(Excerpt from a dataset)
------------------------------------------------

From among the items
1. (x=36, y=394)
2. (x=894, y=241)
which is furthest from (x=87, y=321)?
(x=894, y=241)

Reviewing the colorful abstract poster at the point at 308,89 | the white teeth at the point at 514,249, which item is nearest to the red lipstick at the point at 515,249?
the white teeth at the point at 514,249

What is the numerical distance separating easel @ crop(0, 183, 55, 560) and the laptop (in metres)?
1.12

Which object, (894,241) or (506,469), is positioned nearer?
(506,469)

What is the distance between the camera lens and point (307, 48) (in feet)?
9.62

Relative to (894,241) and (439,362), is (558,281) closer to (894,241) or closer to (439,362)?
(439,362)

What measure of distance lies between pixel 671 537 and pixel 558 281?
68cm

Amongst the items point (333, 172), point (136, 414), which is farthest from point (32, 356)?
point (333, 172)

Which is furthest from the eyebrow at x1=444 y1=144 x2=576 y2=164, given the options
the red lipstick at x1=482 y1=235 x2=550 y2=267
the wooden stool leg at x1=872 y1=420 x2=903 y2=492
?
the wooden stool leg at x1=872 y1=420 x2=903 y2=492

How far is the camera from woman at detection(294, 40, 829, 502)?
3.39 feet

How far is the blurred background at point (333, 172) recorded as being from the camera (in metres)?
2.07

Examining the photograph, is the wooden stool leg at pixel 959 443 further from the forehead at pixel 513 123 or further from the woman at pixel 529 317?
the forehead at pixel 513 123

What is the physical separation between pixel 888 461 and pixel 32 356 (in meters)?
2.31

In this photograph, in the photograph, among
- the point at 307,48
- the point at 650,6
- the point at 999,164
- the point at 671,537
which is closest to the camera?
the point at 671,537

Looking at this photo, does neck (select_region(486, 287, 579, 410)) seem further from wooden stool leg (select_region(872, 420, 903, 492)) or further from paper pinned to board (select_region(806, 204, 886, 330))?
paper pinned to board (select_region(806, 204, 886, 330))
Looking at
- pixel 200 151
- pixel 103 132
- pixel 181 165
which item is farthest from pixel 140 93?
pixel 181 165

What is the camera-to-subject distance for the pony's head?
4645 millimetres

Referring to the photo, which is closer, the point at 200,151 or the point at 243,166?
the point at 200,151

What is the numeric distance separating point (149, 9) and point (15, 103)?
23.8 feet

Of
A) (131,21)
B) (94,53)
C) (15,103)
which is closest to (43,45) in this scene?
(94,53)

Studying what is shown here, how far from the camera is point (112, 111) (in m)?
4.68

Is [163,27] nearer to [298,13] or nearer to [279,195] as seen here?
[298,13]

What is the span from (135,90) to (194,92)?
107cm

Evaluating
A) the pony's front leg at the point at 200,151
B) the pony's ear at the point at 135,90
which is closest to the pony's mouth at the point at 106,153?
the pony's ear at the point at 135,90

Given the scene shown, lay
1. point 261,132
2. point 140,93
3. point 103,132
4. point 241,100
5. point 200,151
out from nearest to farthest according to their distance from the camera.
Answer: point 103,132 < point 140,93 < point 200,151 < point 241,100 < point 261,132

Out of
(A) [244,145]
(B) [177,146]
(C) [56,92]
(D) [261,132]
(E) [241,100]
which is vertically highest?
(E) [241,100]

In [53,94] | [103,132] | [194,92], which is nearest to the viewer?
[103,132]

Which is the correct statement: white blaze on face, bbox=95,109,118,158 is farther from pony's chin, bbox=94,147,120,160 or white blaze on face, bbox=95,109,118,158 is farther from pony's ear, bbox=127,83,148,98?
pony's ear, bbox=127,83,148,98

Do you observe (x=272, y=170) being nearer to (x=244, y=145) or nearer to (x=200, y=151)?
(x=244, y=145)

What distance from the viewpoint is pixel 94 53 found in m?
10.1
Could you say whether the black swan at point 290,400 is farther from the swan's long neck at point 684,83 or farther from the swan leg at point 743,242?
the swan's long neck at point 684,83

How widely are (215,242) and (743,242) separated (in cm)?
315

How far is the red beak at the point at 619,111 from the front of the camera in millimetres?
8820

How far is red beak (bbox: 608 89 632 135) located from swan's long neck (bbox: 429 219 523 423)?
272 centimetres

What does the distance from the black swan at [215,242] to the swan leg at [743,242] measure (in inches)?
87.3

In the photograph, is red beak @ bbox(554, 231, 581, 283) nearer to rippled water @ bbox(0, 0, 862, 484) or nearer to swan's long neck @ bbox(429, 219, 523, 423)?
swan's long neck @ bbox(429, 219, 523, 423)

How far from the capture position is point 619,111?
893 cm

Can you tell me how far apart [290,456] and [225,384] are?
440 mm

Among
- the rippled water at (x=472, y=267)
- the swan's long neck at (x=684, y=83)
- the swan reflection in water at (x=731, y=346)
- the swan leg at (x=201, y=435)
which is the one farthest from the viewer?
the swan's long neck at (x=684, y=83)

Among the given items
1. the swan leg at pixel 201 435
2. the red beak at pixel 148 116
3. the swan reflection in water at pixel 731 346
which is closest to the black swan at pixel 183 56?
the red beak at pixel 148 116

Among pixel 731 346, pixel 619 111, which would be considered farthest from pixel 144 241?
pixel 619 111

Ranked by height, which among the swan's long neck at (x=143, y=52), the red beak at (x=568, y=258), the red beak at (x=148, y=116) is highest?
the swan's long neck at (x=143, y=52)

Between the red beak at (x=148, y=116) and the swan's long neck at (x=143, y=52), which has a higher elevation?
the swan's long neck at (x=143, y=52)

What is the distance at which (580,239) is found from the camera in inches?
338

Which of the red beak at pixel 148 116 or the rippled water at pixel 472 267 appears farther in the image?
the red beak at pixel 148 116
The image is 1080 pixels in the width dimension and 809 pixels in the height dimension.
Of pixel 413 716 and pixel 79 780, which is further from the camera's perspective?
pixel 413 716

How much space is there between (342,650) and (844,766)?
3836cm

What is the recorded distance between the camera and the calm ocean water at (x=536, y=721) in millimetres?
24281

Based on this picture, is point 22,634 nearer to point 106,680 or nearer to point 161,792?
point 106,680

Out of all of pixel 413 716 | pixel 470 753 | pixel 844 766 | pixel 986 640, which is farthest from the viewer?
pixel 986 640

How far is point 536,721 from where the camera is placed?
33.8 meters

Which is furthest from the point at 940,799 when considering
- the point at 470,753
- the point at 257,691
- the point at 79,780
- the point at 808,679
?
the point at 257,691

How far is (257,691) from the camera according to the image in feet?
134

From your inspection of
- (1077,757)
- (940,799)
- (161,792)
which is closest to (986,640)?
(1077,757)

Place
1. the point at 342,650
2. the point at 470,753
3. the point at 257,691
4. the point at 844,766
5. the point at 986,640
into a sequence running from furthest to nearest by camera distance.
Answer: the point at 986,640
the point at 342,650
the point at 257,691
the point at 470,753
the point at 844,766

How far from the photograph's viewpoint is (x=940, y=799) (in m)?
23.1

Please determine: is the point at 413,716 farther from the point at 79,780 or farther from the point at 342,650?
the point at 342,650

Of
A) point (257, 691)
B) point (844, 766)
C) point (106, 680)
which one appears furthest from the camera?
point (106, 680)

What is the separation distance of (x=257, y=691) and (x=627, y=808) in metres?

------------------------------------------------

TASK DESCRIPTION.
Return the lines above exactly, keeping every word.

FINISHED ANSWER.
From among the items
1. (x=36, y=394)
2. (x=894, y=241)
which is furthest from (x=87, y=321)?
(x=894, y=241)

Reviewing the colorful abstract poster at the point at 308,89 | the white teeth at the point at 514,249, which item is nearest to the red lipstick at the point at 515,249?
the white teeth at the point at 514,249

What is the numerical distance separating easel @ crop(0, 183, 55, 560) and the laptop (in metres)?
1.12

Which object, (894,241) or (506,469), is positioned nearer?
(506,469)

What is the distance between the camera lens and point (307, 48) (in feet)?
9.62

Relative to (894,241) and (439,362), is (558,281) closer to (894,241) or closer to (439,362)?
(439,362)

What measure of distance lies between pixel 671 537 and pixel 558 281?
68cm

Amongst the items point (333, 172), point (136, 414), which is farthest from point (32, 356)?
point (333, 172)

Which is furthest from the eyebrow at x1=444 y1=144 x2=576 y2=164, given the options
the red lipstick at x1=482 y1=235 x2=550 y2=267
the wooden stool leg at x1=872 y1=420 x2=903 y2=492
?
the wooden stool leg at x1=872 y1=420 x2=903 y2=492

How far is the camera from woman at detection(294, 40, 829, 502)?
3.39 feet

How far is the blurred background at point (333, 172) recorded as being from the camera (in metres)?
2.07

Examining the photograph, is the wooden stool leg at pixel 959 443 further from the forehead at pixel 513 123 or further from the woman at pixel 529 317?
the forehead at pixel 513 123

What is the physical separation between pixel 888 461 and pixel 32 356 (in meters)?
2.31

In this photograph, in the photograph, among
- the point at 307,48
- the point at 650,6
- the point at 999,164
- the point at 671,537
which is closest to the camera?
the point at 671,537

Looking at this photo, does neck (select_region(486, 287, 579, 410)) seem further from wooden stool leg (select_region(872, 420, 903, 492)) or further from paper pinned to board (select_region(806, 204, 886, 330))?
paper pinned to board (select_region(806, 204, 886, 330))
Looking at
- pixel 200 151
- pixel 103 132
- pixel 181 165
which item is farthest from pixel 140 93?
pixel 181 165

What is the camera-to-subject distance for the pony's head?
4645 millimetres

Referring to the photo, which is closer, the point at 200,151 or the point at 243,166?
the point at 200,151

What is the numeric distance separating point (149, 9) and point (15, 103)?
23.8 feet

Of
A) (131,21)
B) (94,53)
C) (15,103)
which is closest to (43,45) in this scene?
(94,53)

Studying what is shown here, how far from the camera is point (112, 111) (in m)?
4.68

Is [163,27] nearer to [298,13] or nearer to [279,195] as seen here?
[298,13]

What is the span from (135,90) to (194,92)?
107cm

Evaluating
A) the pony's front leg at the point at 200,151
B) the pony's ear at the point at 135,90
which is closest to the pony's mouth at the point at 106,153?
the pony's ear at the point at 135,90

Given the scene shown, lay
1. point 261,132
2. point 140,93
3. point 103,132
4. point 241,100
5. point 200,151
out from nearest to farthest according to their distance from the camera.
Answer: point 103,132 < point 140,93 < point 200,151 < point 241,100 < point 261,132

Out of
(A) [244,145]
(B) [177,146]
(C) [56,92]
(D) [261,132]
(E) [241,100]
which is vertically highest?
(E) [241,100]

In [53,94] | [103,132] | [194,92], which is nearest to the viewer?
[103,132]

Which is the correct statement: white blaze on face, bbox=95,109,118,158 is farther from pony's chin, bbox=94,147,120,160 or white blaze on face, bbox=95,109,118,158 is farther from pony's ear, bbox=127,83,148,98?
pony's ear, bbox=127,83,148,98

Do you observe (x=272, y=170) being nearer to (x=244, y=145) or nearer to (x=200, y=151)?
(x=244, y=145)

What distance from the viewpoint is pixel 94 53 found in m?
10.1
Could you say whether the black swan at point 290,400 is farther from the swan's long neck at point 684,83 or farther from the swan leg at point 743,242?
the swan's long neck at point 684,83

How widely are (215,242) and (743,242) separated (in cm)?
315

How far is the red beak at the point at 619,111 from the front of the camera in millimetres?
8820

How far is red beak (bbox: 608 89 632 135) located from swan's long neck (bbox: 429 219 523 423)?
272 centimetres

What does the distance from the black swan at [215,242] to the swan leg at [743,242] measure (in inches)?
87.3

In the photograph, is red beak @ bbox(554, 231, 581, 283) nearer to rippled water @ bbox(0, 0, 862, 484) or nearer to swan's long neck @ bbox(429, 219, 523, 423)?
swan's long neck @ bbox(429, 219, 523, 423)

How far from the capture position is point 619,111?
893 cm

Can you tell me how far apart [290,456] and [225,384] are?
440 mm

Among
- the rippled water at (x=472, y=267)
- the swan's long neck at (x=684, y=83)
- the swan reflection in water at (x=731, y=346)
- the swan leg at (x=201, y=435)
which is the one farthest from the viewer?
the swan's long neck at (x=684, y=83)

Among the given items
1. the swan leg at pixel 201 435
2. the red beak at pixel 148 116
3. the swan reflection in water at pixel 731 346
which is closest to the black swan at pixel 183 56?
the red beak at pixel 148 116

Among pixel 731 346, pixel 619 111, which would be considered farthest from pixel 144 241?
pixel 619 111

Ranked by height, which among the swan's long neck at (x=143, y=52), the red beak at (x=568, y=258), the red beak at (x=148, y=116) is highest?
the swan's long neck at (x=143, y=52)

Between the red beak at (x=148, y=116) and the swan's long neck at (x=143, y=52), which has a higher elevation?
the swan's long neck at (x=143, y=52)

What is the distance at which (580,239) is found from the camera in inches?
338

Which of the red beak at pixel 148 116 or the rippled water at pixel 472 267 appears farther in the image?
the red beak at pixel 148 116
The image is 1080 pixels in the width dimension and 809 pixels in the height dimension.
Of pixel 413 716 and pixel 79 780, which is further from the camera's perspective?
pixel 413 716

How much space is there between (342,650) and (844,766)?
3836cm

What is the recorded distance between the camera and the calm ocean water at (x=536, y=721) in millimetres?
24281

Based on this picture, is point 22,634 nearer to point 106,680 or nearer to point 161,792?
point 106,680

Out of all of pixel 413 716 | pixel 470 753 | pixel 844 766 | pixel 986 640, which is farthest from the viewer?
pixel 986 640

How far is point 536,721 from where the camera is placed?
33.8 meters

Which is furthest from the point at 940,799 when considering
- the point at 470,753
- the point at 257,691
- the point at 79,780
- the point at 808,679
?
the point at 257,691

How far is (257,691) from the camera according to the image in feet?
134

From your inspection of
- (1077,757)
- (940,799)
- (161,792)
which is closest to (986,640)?
(1077,757)

Place
1. the point at 342,650
2. the point at 470,753
3. the point at 257,691
4. the point at 844,766
5. the point at 986,640
into a sequence running from furthest to nearest by camera distance.
Answer: the point at 986,640
the point at 342,650
the point at 257,691
the point at 470,753
the point at 844,766

How far from the photograph's viewpoint is (x=940, y=799) (in m)?
23.1

Please determine: is the point at 413,716 farther from the point at 79,780 or farther from the point at 342,650?
the point at 342,650

Of
A) point (257, 691)
B) point (844, 766)
C) point (106, 680)
which one appears furthest from the camera?
point (106, 680)

What is the separation distance of (x=257, y=691) and (x=627, y=808) in metres?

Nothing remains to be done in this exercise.